- [TRECHO DO DOCUMENTO]
##############################
STALLARD, Paul. Guia do terapeuta para os bons pensamentos – bons sentimentos: utilizando a terapia cognitivo-comportamental com crianças e adolescentes (Trad. Maria Adriana Veríssimo Veronese). Porto Alegre: Artmed, 2007. CAP 2- Engajamento e prontidão para a mudança Engajando a criança Segundo Graham (2005), o engajamento requer que a criança reconheça:
Que existe uma dificuldade ou problema; Que esse problema pode ser modificado; Que a forma de ajuda oferecida pode promover essa mudança; Que o terapeuta é capaz de ajudar a criança a desenvolver as habilidades necessárias para que ela consiga essa mudança. (p. 21)
Por se tratar de um processo complexo, algumas dificuldades devem ser reconhecidas são elas:
As crianças não costumam buscar ajuda por conta própria, o que torna o processo de engajamento e a motivação muito limitados no início. As crianças talvez não compartilhem as preocupações daqueles que as encaminharam As crianças podem achar que a responsabilidade pelo problema que as traz ao tratamento é de outra pessoa. As crianças pode ser incapazes de pensa sobre como as coisas poderiam ser diferentes ou de identificar alvos específicos. (p. 21)
Por essas e outra razões as crianças podem ser inicialmente relutantes e desta forma é preciso prestar atenção a motivação e a prontidão da criança à mudança.
Os estágios de mudança O modelo de estágios de mudança esclarece como a prontidão do cliente para a mudança é um processo que se desenvolve gradualmente e varia conforme o tempo. Ele oferece uma estrutura que pode ajudar o terapeuta a orientar e adaptar o foco do processo terapêutico no nível apropriado.
##############################
Entradas de dados salvas:
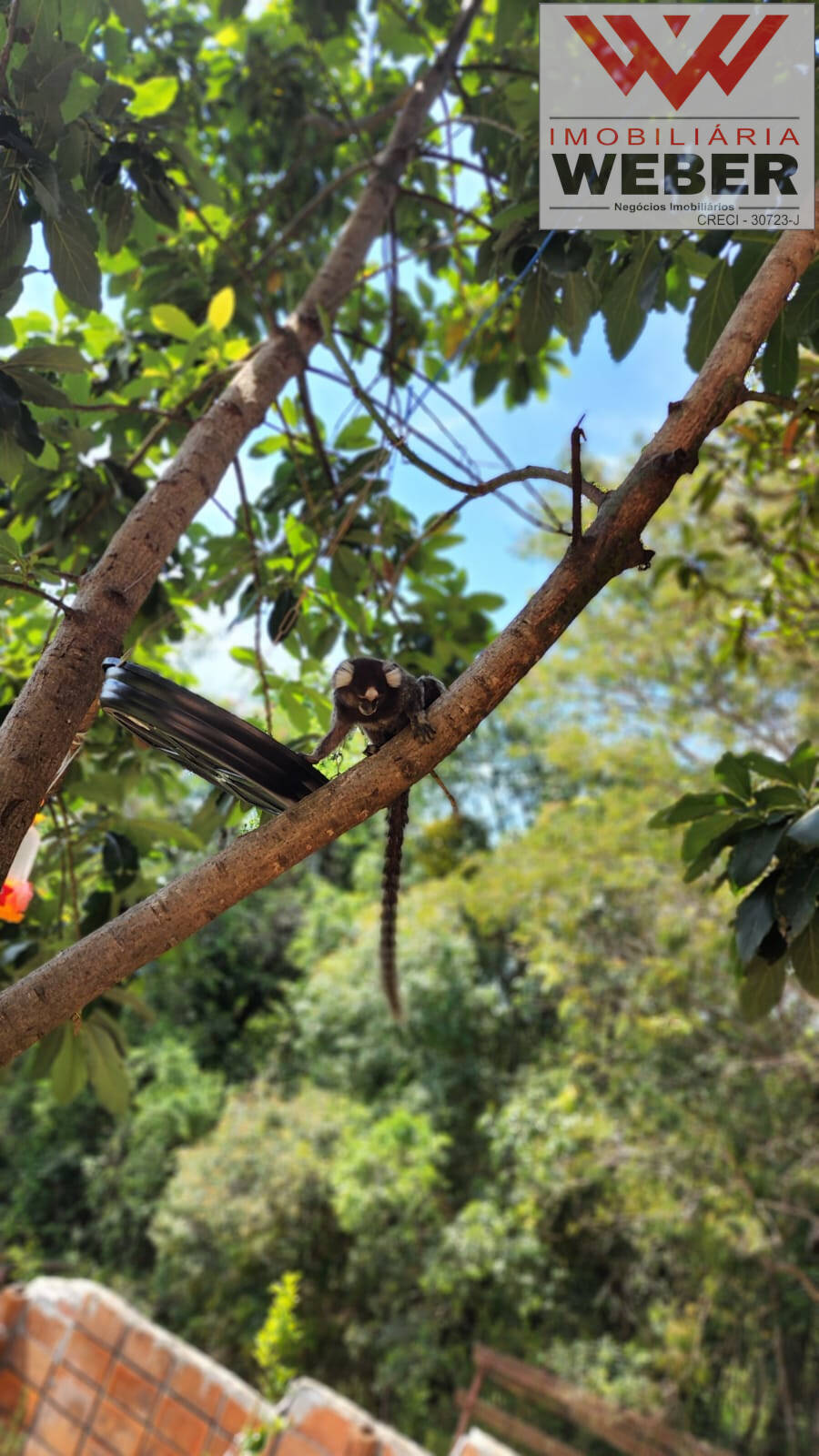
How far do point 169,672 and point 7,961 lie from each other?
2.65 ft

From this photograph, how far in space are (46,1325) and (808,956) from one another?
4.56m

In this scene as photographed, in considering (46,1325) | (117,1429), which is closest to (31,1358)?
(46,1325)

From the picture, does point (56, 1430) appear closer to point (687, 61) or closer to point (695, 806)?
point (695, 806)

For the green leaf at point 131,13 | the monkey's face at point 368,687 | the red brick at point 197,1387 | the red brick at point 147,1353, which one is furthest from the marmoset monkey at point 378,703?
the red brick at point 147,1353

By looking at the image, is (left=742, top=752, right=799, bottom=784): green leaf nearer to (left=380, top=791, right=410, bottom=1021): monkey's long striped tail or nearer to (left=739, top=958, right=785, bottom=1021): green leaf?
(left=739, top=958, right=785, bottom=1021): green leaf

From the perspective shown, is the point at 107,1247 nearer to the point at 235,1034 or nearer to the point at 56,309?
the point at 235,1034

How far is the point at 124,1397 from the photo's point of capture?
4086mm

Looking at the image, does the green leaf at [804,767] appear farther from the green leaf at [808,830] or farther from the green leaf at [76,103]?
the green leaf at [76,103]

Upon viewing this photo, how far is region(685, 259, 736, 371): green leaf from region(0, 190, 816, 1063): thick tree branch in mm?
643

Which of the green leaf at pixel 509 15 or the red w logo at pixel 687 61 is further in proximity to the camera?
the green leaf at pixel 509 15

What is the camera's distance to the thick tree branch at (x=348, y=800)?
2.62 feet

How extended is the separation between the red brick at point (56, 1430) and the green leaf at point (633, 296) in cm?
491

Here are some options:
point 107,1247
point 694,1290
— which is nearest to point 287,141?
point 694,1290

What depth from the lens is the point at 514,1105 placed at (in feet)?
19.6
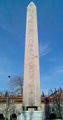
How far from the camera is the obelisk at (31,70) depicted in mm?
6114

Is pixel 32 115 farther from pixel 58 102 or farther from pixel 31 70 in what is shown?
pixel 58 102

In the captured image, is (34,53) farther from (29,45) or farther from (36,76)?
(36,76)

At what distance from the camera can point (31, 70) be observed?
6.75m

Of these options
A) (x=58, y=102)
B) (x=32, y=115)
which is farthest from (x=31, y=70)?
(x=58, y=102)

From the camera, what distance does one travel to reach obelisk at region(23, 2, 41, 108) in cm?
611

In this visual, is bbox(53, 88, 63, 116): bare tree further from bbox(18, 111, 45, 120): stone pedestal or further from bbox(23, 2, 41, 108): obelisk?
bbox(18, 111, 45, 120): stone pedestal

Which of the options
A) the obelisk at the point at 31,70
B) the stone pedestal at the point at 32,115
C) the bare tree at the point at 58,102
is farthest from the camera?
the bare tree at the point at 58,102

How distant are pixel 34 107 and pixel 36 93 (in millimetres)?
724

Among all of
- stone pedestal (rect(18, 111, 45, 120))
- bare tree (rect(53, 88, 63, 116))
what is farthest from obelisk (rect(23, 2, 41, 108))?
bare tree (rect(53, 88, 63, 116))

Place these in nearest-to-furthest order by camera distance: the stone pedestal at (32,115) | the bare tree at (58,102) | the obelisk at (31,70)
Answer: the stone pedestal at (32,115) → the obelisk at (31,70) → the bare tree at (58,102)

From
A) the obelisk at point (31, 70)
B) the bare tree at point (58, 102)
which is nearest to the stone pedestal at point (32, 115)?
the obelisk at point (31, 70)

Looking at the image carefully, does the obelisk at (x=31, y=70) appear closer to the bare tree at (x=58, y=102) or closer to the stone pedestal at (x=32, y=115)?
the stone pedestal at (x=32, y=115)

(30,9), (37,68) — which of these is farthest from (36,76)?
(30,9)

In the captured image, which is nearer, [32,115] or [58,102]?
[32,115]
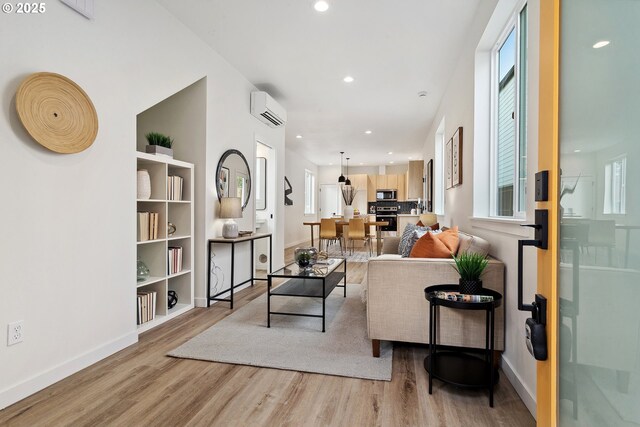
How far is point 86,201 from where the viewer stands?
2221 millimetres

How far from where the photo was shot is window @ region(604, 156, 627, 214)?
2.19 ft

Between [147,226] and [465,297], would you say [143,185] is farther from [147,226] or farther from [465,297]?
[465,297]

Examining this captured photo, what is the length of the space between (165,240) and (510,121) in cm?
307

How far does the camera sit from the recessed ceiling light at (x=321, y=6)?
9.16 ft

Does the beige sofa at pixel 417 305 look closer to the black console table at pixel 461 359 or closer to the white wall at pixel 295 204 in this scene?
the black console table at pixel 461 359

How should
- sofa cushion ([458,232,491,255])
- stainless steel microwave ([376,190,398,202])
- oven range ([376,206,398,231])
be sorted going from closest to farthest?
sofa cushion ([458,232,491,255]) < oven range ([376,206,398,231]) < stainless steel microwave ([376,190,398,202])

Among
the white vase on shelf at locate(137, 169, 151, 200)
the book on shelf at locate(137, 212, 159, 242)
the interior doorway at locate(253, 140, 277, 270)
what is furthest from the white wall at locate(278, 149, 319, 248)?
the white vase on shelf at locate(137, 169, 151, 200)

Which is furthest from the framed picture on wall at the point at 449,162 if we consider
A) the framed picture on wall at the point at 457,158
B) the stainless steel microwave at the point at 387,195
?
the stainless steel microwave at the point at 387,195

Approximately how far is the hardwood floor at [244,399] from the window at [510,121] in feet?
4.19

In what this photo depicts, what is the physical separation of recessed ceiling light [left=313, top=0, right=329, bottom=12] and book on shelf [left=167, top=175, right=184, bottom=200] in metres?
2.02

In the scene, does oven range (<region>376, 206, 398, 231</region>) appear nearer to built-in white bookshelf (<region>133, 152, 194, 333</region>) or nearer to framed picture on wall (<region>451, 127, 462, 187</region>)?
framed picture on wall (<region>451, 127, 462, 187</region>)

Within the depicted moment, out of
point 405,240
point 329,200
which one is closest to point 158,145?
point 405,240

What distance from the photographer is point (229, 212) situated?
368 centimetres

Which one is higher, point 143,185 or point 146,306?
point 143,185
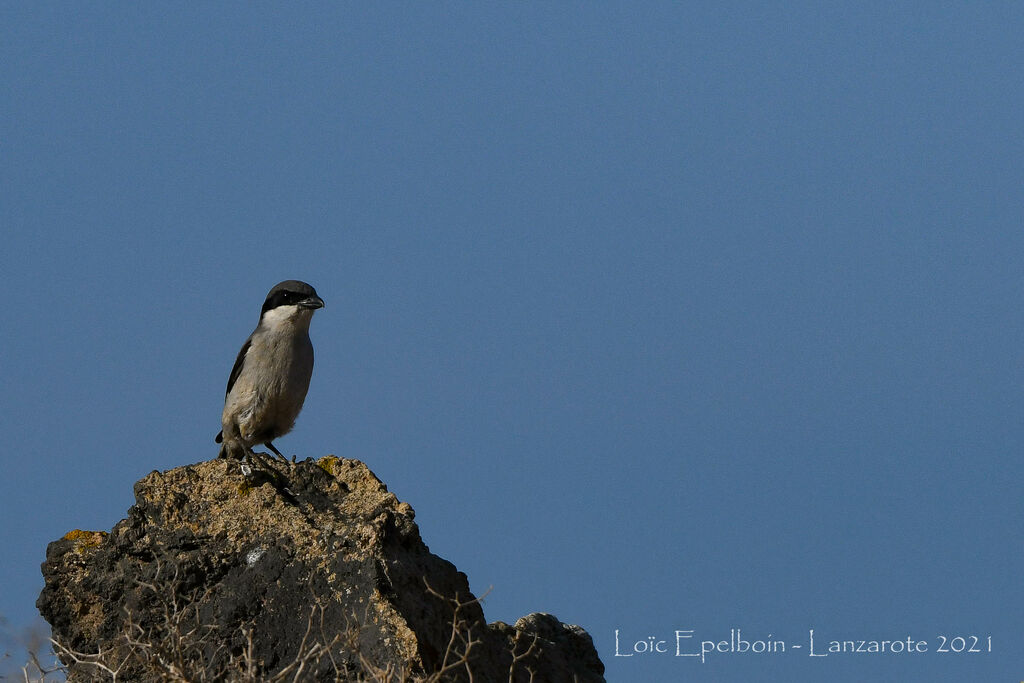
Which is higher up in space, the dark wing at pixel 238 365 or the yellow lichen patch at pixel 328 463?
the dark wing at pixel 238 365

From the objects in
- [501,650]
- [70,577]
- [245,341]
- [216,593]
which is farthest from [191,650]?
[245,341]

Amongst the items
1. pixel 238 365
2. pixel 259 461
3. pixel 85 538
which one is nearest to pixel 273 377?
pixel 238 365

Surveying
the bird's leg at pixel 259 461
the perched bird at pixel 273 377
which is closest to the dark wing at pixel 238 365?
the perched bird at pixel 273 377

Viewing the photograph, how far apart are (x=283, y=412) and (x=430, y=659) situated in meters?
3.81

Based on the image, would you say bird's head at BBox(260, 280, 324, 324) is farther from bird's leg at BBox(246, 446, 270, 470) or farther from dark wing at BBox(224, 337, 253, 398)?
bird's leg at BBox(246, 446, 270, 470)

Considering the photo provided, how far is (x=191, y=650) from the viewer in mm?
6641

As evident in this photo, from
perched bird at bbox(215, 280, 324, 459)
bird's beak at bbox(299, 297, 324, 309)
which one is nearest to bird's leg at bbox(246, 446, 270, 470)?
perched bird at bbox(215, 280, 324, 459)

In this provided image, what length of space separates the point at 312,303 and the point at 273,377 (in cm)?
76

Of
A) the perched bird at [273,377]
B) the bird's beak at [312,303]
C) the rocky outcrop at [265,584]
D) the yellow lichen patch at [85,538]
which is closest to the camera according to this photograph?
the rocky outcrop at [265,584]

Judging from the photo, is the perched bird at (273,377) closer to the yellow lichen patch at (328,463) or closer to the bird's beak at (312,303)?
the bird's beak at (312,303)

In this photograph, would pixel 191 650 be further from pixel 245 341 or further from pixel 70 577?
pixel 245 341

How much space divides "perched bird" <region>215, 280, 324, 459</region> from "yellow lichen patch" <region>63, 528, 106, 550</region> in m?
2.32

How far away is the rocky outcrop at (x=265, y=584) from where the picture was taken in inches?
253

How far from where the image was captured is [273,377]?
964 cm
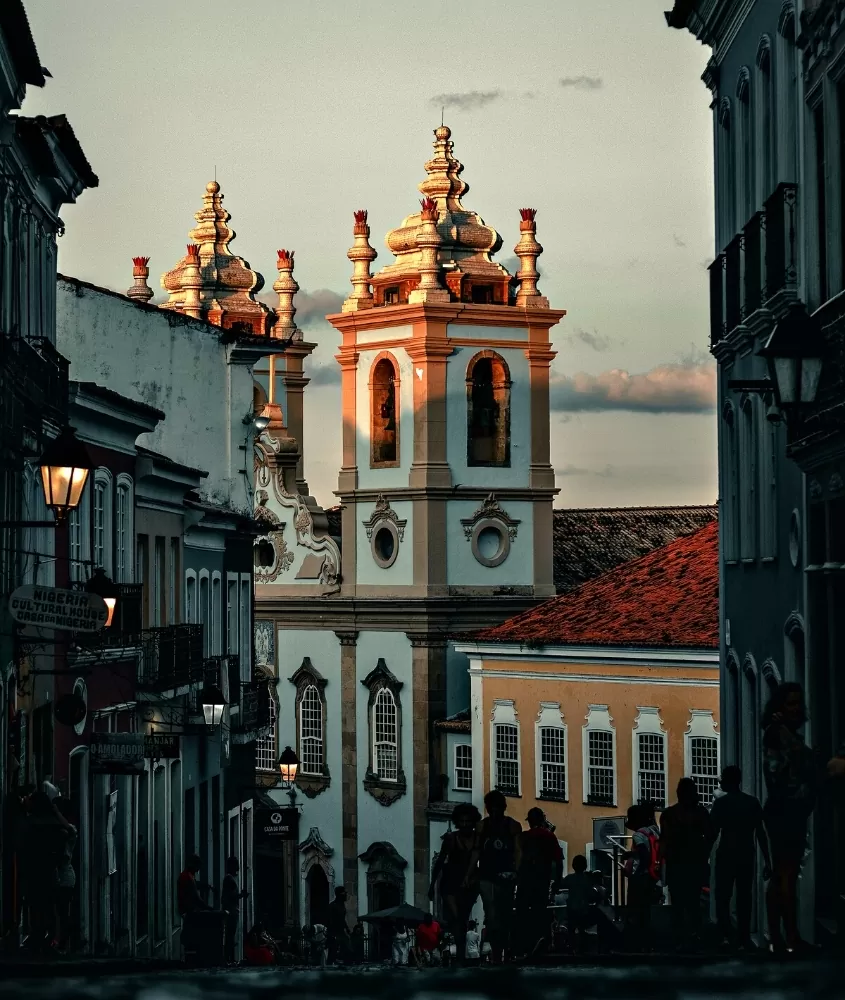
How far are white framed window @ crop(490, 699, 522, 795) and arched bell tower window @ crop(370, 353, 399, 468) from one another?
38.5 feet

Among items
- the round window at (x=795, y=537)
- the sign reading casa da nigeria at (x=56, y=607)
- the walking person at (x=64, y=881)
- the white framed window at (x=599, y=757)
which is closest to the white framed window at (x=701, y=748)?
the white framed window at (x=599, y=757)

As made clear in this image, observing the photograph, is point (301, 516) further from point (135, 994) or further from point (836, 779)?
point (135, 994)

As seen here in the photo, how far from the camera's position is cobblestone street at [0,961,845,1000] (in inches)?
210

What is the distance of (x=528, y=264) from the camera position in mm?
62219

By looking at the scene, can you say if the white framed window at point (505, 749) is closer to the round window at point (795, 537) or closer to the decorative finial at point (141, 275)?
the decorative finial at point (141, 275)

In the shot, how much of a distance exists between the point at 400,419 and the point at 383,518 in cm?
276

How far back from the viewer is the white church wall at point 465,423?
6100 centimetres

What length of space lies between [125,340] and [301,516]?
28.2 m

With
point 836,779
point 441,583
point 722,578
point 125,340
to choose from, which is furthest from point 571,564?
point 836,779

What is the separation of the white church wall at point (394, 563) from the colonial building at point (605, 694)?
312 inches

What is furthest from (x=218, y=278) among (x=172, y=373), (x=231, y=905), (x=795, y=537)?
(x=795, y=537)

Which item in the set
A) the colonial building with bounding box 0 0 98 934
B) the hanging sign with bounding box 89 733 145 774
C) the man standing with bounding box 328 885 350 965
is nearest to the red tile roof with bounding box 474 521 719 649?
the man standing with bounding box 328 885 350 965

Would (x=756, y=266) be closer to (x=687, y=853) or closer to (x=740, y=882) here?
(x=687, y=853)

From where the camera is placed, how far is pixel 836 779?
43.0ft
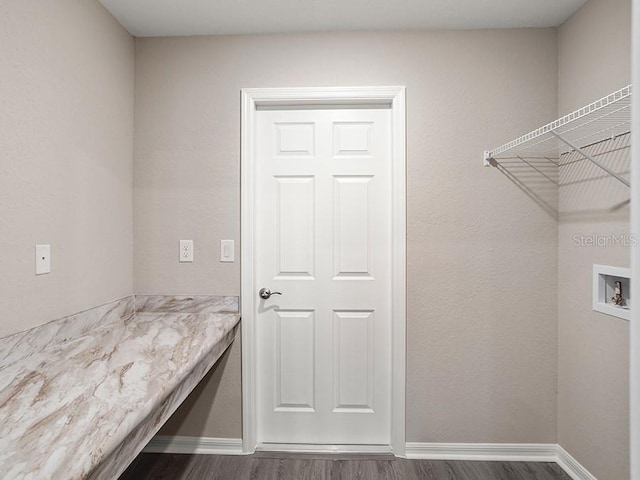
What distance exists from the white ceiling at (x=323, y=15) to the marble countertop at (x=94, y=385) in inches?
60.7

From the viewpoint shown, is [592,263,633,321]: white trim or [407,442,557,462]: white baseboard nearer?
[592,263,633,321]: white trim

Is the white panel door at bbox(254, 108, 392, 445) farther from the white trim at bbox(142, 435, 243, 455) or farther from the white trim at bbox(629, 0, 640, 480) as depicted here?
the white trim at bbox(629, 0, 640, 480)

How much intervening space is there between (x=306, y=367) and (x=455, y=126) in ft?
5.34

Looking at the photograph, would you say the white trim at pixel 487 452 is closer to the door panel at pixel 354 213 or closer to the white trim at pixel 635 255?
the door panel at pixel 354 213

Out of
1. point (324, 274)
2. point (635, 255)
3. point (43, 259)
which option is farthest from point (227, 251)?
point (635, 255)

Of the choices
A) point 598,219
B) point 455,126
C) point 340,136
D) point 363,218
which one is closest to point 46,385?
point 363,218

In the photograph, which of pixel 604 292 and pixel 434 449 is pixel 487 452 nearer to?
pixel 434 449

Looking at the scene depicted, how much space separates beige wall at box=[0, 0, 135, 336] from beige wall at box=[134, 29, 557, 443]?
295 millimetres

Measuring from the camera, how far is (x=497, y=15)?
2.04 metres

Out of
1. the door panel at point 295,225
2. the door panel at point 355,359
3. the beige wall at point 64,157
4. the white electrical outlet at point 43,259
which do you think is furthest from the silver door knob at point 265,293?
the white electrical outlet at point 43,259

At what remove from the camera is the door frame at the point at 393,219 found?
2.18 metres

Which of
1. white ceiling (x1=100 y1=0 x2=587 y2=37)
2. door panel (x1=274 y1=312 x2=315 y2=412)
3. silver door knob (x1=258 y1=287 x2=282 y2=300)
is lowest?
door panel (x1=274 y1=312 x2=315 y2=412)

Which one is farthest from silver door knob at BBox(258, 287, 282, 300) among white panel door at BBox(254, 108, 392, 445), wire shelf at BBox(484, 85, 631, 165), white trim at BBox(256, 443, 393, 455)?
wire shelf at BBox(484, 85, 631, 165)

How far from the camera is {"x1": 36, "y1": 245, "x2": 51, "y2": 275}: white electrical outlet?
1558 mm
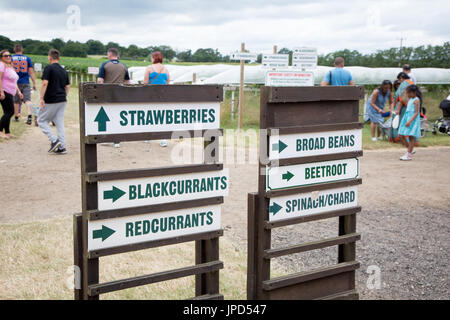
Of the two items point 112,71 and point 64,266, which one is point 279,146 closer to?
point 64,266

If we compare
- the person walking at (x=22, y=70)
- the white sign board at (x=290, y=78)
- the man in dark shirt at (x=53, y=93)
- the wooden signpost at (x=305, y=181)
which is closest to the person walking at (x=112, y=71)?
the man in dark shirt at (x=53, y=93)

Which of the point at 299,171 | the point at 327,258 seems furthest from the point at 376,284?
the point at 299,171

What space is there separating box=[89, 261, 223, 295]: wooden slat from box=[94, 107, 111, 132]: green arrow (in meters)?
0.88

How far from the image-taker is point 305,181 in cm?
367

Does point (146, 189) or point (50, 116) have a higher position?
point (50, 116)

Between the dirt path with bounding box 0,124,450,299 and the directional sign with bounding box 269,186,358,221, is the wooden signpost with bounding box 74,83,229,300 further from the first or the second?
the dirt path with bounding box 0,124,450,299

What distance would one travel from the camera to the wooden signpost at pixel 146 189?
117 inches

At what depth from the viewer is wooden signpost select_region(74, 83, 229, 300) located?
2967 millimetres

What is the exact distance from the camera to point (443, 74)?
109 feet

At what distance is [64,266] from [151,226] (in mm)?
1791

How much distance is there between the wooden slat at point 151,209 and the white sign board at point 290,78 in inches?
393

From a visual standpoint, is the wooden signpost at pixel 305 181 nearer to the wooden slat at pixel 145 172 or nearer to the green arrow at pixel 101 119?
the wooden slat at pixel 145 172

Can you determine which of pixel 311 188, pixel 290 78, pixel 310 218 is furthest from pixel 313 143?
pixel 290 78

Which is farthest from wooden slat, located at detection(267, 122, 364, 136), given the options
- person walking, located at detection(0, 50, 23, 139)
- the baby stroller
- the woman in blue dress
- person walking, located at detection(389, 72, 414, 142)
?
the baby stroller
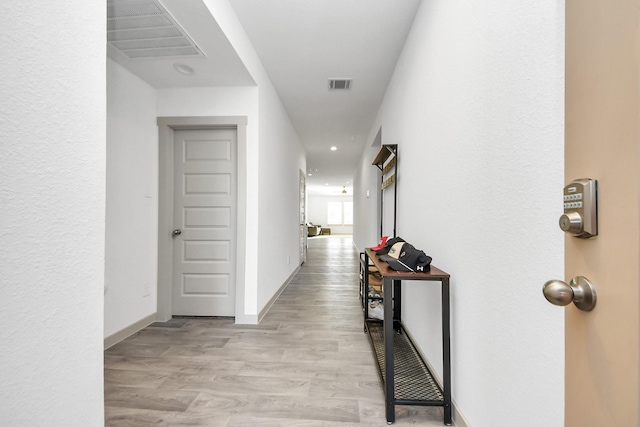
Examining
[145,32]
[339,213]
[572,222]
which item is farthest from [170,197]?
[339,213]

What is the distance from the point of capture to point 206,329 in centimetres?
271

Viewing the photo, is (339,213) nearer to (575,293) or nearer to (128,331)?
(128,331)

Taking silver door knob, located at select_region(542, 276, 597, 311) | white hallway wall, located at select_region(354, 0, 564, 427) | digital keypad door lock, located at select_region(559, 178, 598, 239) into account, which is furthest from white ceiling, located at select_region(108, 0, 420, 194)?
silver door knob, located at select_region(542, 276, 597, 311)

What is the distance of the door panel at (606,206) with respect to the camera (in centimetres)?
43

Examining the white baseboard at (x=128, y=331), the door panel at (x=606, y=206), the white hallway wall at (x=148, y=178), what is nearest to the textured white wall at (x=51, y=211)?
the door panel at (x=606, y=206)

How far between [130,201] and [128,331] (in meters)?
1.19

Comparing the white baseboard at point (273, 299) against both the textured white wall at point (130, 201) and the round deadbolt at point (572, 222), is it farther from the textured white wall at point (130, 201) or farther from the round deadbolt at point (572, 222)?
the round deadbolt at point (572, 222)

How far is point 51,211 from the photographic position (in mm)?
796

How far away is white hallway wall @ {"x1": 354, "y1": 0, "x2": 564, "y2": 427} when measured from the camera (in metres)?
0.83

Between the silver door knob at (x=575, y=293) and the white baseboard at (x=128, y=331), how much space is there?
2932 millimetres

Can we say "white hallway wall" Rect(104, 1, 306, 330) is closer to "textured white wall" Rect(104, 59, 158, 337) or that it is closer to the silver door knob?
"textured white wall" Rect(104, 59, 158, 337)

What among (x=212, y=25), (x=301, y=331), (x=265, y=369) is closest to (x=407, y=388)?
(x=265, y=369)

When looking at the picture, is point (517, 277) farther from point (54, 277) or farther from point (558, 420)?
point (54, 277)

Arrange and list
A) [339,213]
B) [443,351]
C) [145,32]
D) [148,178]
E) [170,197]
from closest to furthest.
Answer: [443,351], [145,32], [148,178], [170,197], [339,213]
##############################
No trecho do documento sobre o engajamento de crianças na terapia, o que torna o engajamento e a motivação muito limitados no início?

- [RESPOSTA DO EXERCÍCIO] O fato de as crianças não costumarem buscar ajuda por conta própria.